• [Stated task]: Pull out every line in the entries below that contains the string "point". Treat uppercase and lowercase as different.

• [Raw records]:
▶

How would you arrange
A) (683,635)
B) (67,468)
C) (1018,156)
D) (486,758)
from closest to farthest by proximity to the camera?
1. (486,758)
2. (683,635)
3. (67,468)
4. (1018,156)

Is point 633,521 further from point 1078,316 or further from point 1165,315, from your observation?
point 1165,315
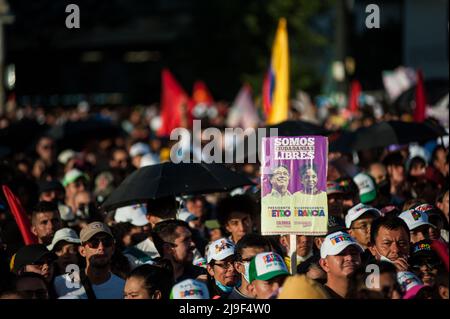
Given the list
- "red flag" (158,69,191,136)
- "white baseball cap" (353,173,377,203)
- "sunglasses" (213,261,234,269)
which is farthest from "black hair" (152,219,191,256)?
"red flag" (158,69,191,136)

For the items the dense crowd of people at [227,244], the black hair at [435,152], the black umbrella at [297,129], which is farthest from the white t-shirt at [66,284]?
the black hair at [435,152]

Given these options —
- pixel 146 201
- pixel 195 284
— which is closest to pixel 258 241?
pixel 195 284

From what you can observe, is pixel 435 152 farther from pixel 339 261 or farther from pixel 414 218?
pixel 339 261

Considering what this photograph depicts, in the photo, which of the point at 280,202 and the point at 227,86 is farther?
the point at 227,86

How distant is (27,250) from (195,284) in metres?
1.83

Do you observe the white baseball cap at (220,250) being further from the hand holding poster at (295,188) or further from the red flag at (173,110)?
the red flag at (173,110)

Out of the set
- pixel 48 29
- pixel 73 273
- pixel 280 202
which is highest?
pixel 48 29

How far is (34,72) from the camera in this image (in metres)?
52.8

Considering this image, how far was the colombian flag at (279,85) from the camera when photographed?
1656 cm

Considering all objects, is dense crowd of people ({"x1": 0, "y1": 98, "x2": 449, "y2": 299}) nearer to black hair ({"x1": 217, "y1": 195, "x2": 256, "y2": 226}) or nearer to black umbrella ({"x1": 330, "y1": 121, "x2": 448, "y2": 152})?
black hair ({"x1": 217, "y1": 195, "x2": 256, "y2": 226})

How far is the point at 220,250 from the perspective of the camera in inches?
324

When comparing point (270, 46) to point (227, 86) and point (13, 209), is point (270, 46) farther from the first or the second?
point (13, 209)

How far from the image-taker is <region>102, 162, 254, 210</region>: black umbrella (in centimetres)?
996

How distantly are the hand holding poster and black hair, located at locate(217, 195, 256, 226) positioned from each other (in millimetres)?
1977
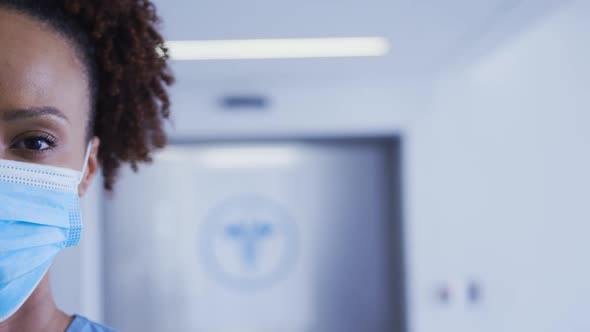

◀

• [Reply to the task]:
Is point 633,521 further from point 1078,316 or further from point 1165,315, from your observation?
point 1165,315
Considering what this photograph depicts, in the photo, which of the point at 280,202 and the point at 227,86 is farther?
the point at 227,86
How far is the point at 220,250 from the perspective of the camera in inches?
When comparing point (270, 46) to point (227, 86) and point (13, 209), is point (270, 46) farther from the first or the second?
point (13, 209)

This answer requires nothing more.